### Activity:
Every line below that contains "detection" is to be copied.

(Beginning of Records provided)

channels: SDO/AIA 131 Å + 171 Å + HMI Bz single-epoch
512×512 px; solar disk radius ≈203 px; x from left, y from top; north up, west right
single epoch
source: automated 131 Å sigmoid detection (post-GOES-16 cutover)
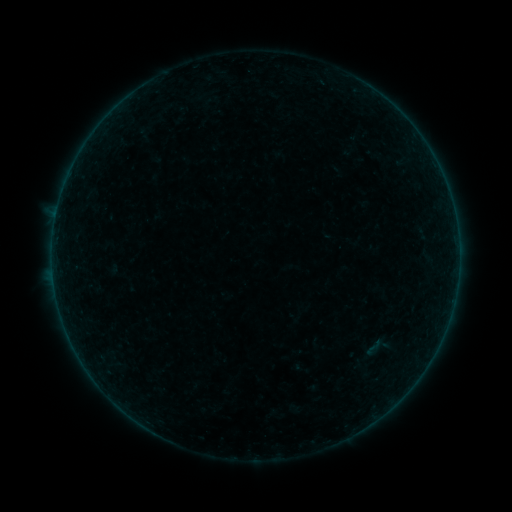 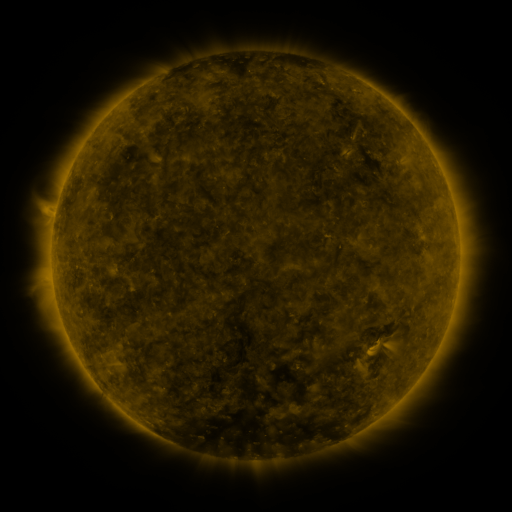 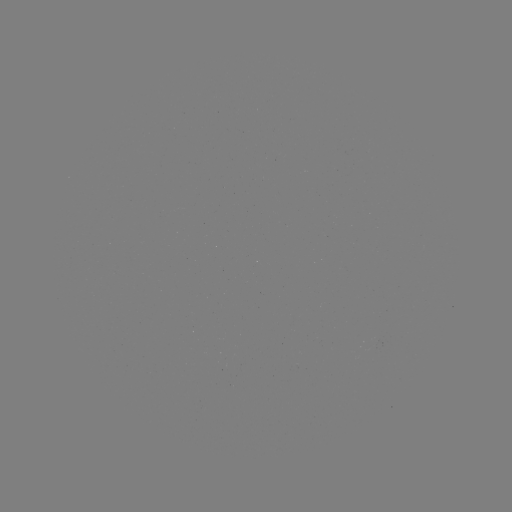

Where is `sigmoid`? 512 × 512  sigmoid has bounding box [363, 336, 383, 358].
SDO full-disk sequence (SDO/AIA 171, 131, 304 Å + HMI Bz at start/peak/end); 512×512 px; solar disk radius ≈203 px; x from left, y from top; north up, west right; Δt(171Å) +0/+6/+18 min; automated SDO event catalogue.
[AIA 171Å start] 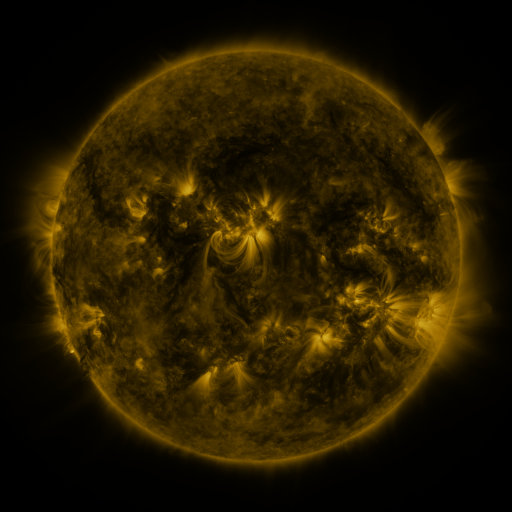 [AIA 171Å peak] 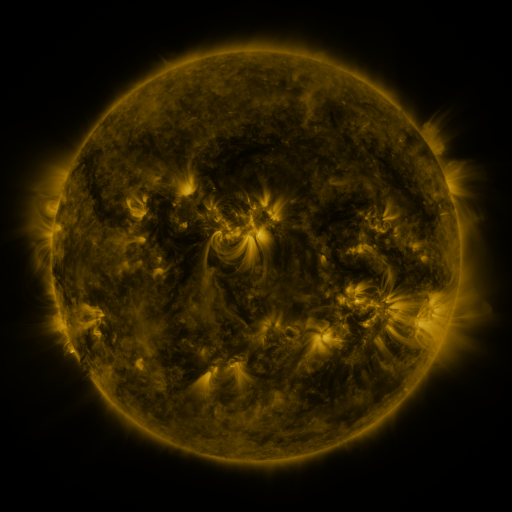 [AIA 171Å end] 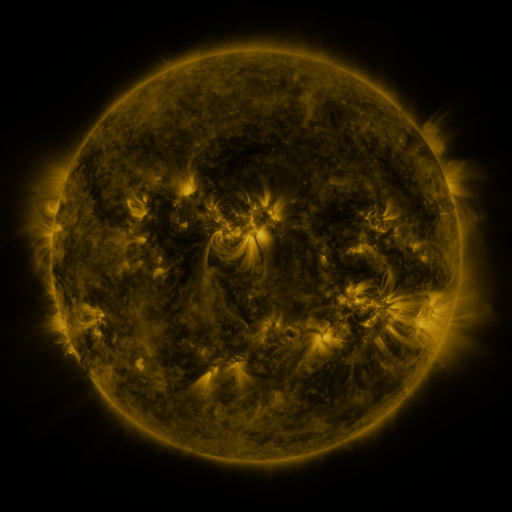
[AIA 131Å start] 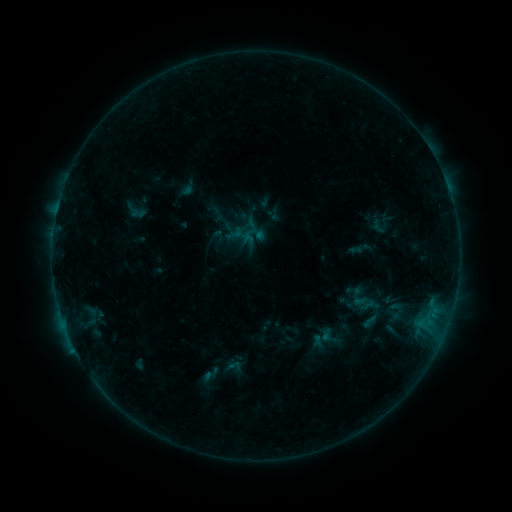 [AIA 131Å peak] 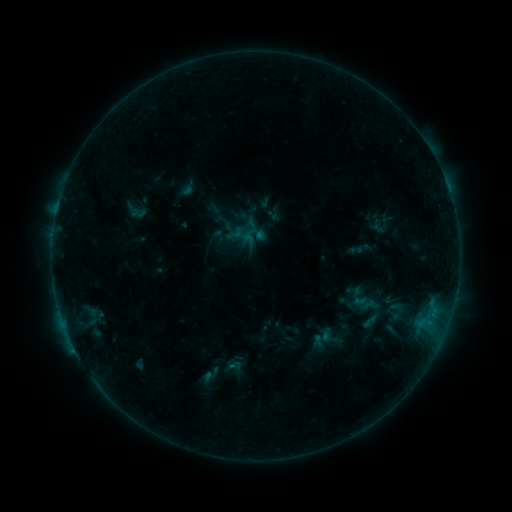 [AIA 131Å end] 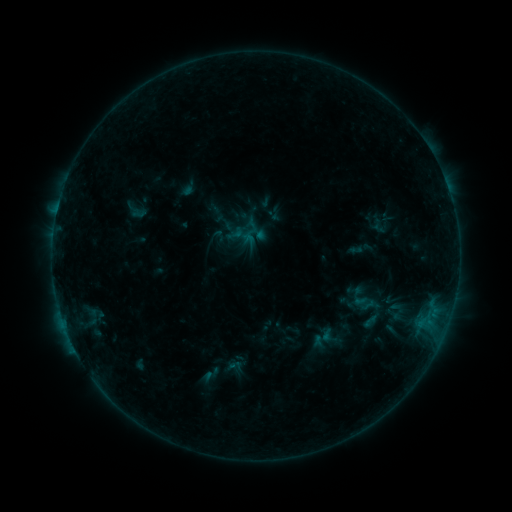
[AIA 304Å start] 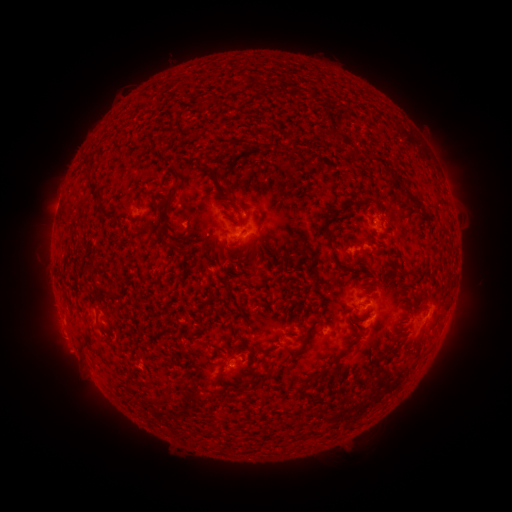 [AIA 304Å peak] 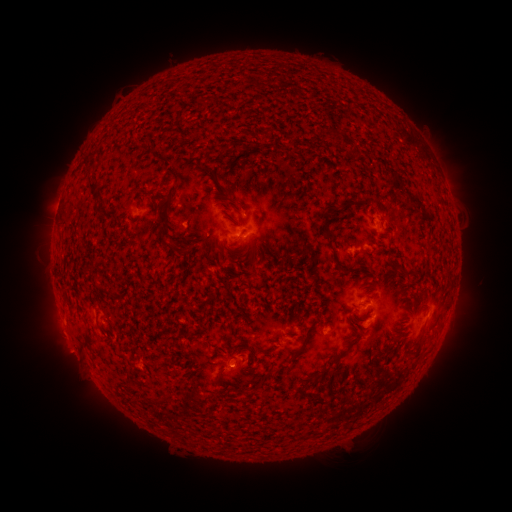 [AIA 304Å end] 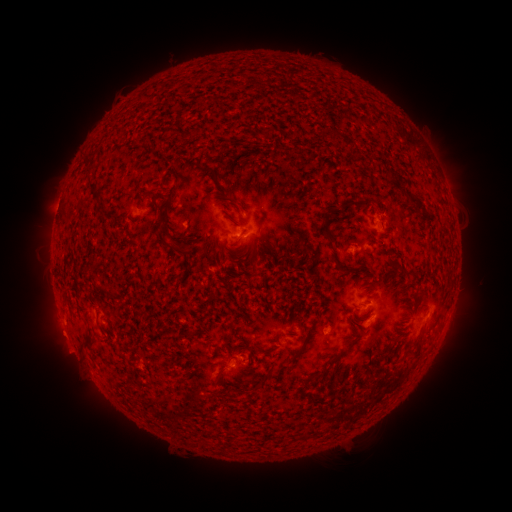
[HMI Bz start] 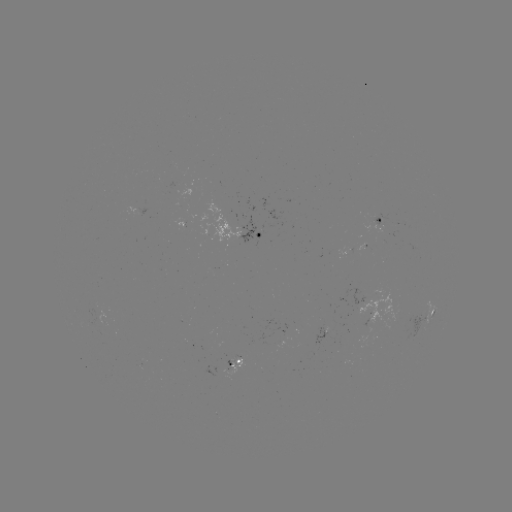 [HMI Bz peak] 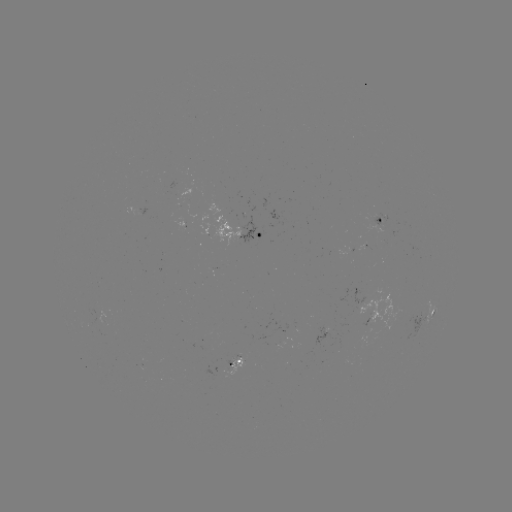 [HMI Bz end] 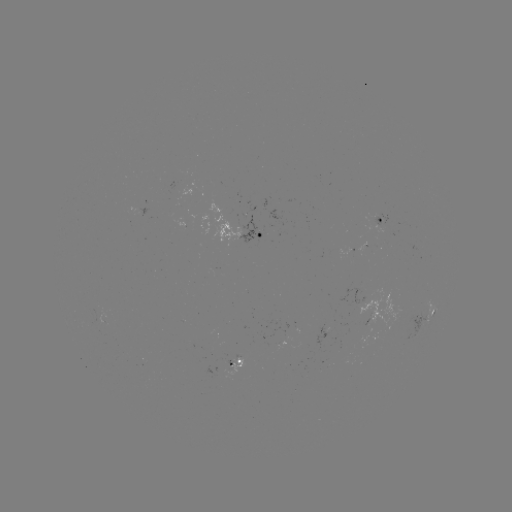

no catalogued flare and no flagged EUV brightening in this window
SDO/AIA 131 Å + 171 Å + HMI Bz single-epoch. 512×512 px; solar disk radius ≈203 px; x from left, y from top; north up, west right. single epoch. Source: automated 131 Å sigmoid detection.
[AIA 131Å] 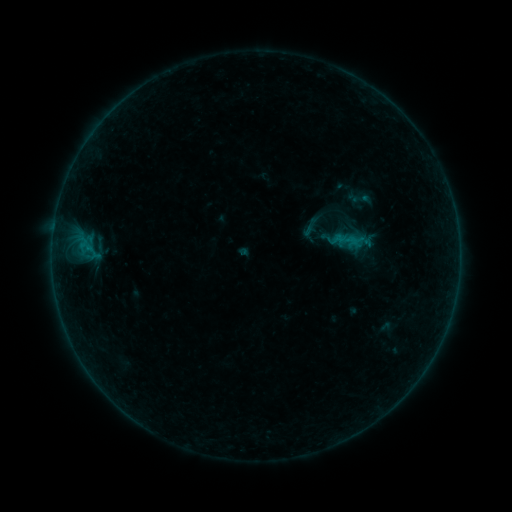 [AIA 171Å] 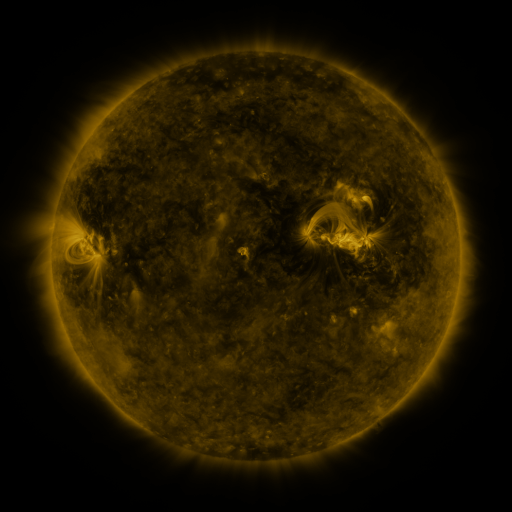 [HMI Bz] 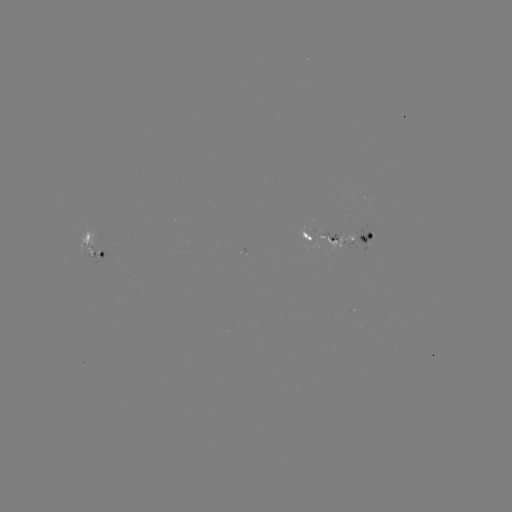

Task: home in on sigmoid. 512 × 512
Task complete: [361, 198].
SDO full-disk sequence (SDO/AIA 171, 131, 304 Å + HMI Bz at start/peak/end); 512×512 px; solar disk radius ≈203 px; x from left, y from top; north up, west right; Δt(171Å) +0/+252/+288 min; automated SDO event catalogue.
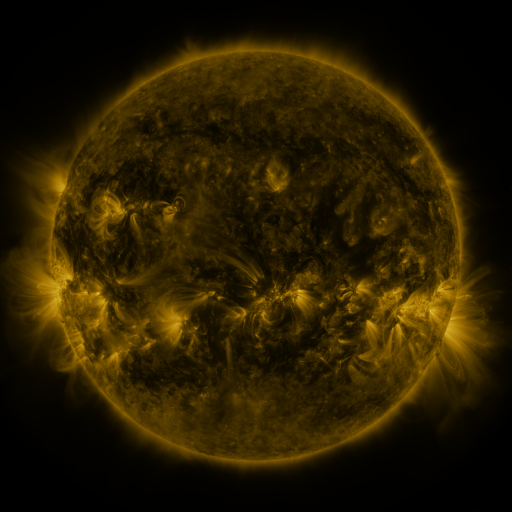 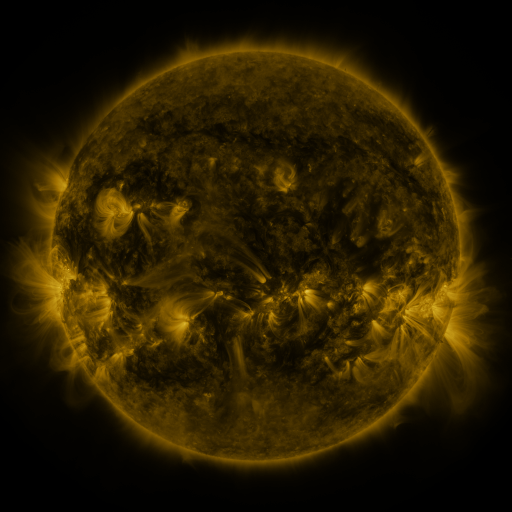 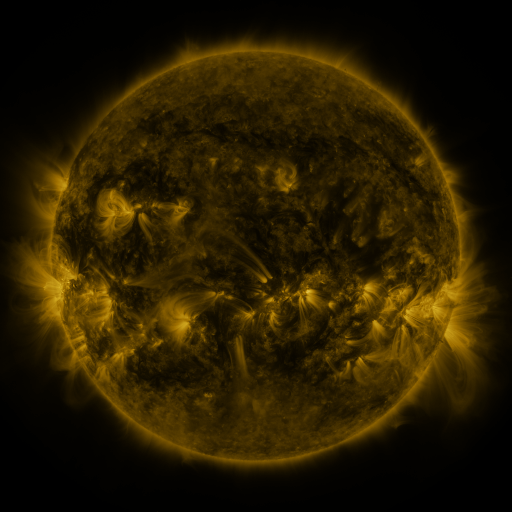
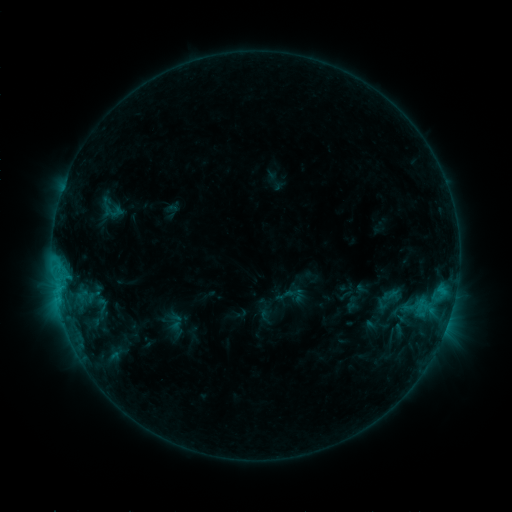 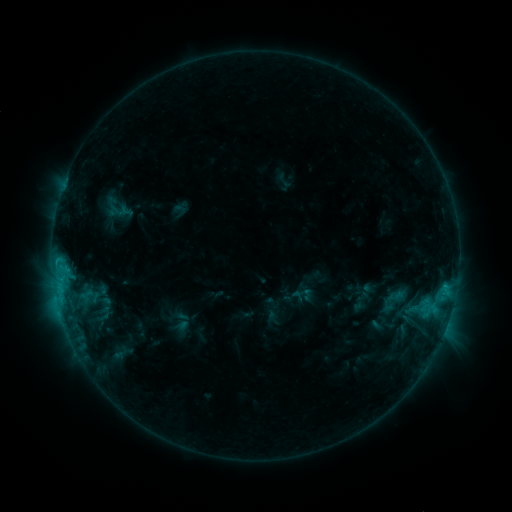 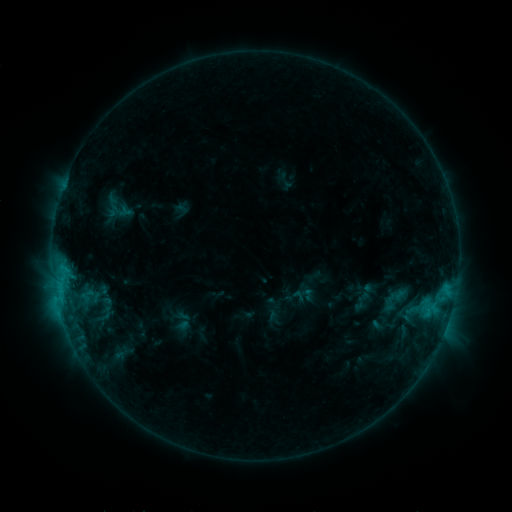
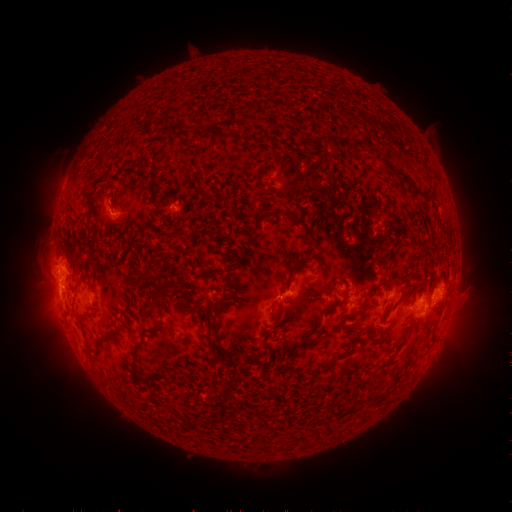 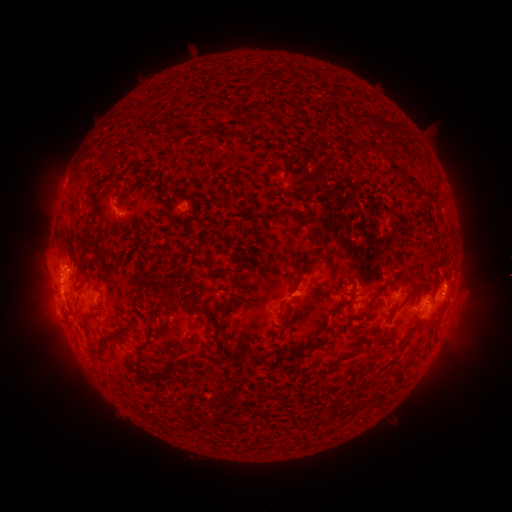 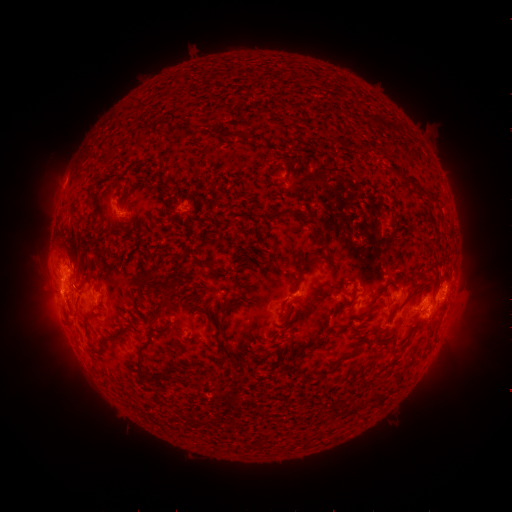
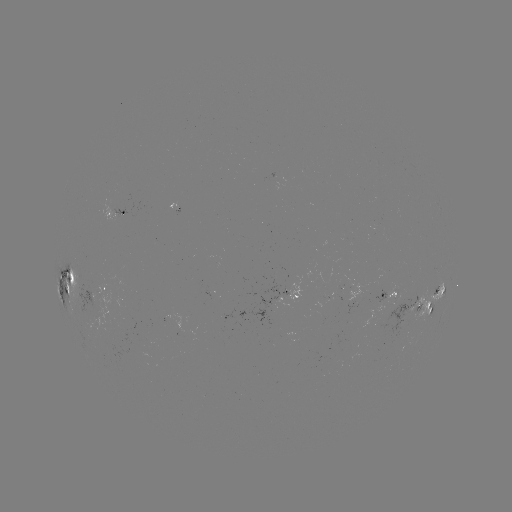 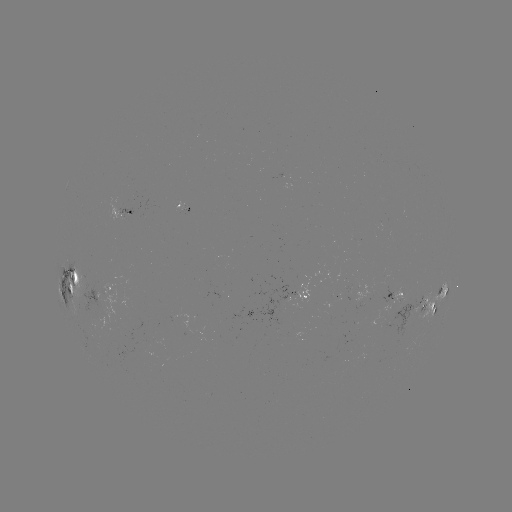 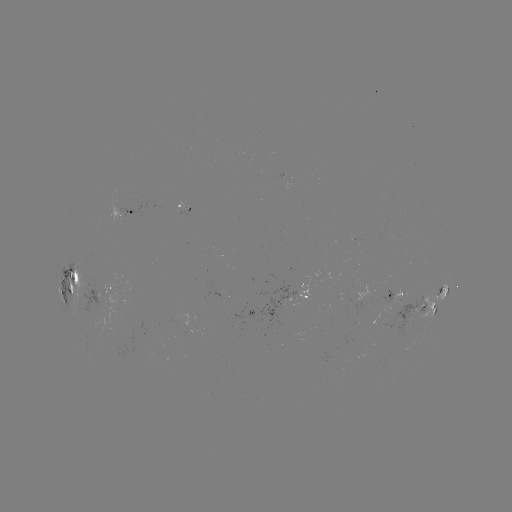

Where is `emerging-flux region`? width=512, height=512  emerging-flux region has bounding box [77, 281, 104, 311].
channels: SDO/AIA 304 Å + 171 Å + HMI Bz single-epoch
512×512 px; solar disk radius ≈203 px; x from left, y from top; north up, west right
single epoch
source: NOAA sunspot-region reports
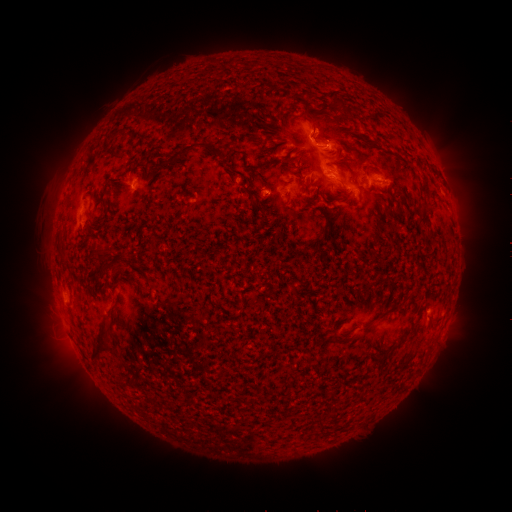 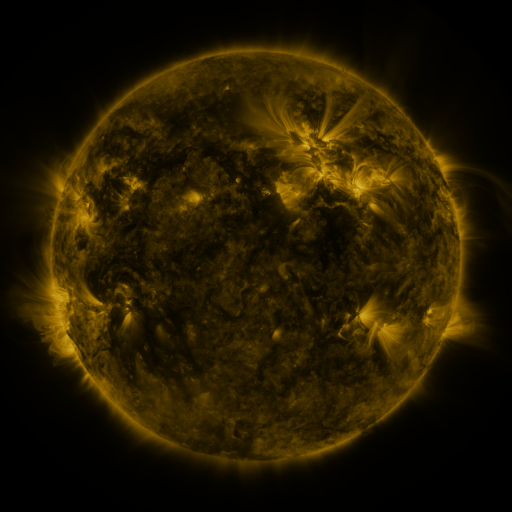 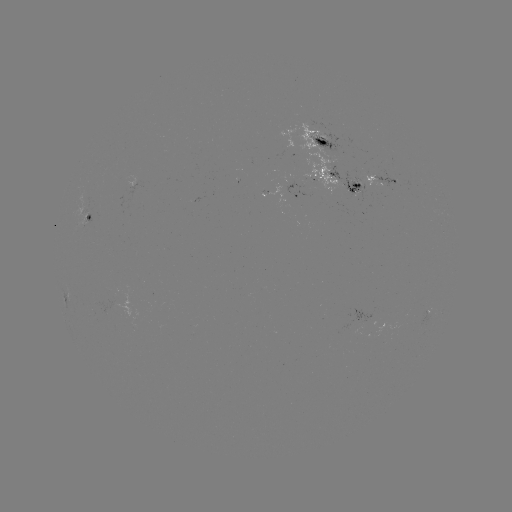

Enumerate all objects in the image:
spotted active region: (325, 142)
spotted active region: (132, 176)
spotted active region: (342, 183)
spotted active region: (383, 183)
spotted active region: (300, 195)
spotted active region: (86, 217)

(End of Records provided)

### Reply:
source: automated 131 Å sigmoid detection (post-GOES-16 cutover)
SDO/AIA 131 Å + 171 Å + HMI Bz single-epoch. 512×512 px; solar disk radius ≈203 px; x from left, y from top; north up, west right. single epoch. Source: automated 131 Å sigmoid detection.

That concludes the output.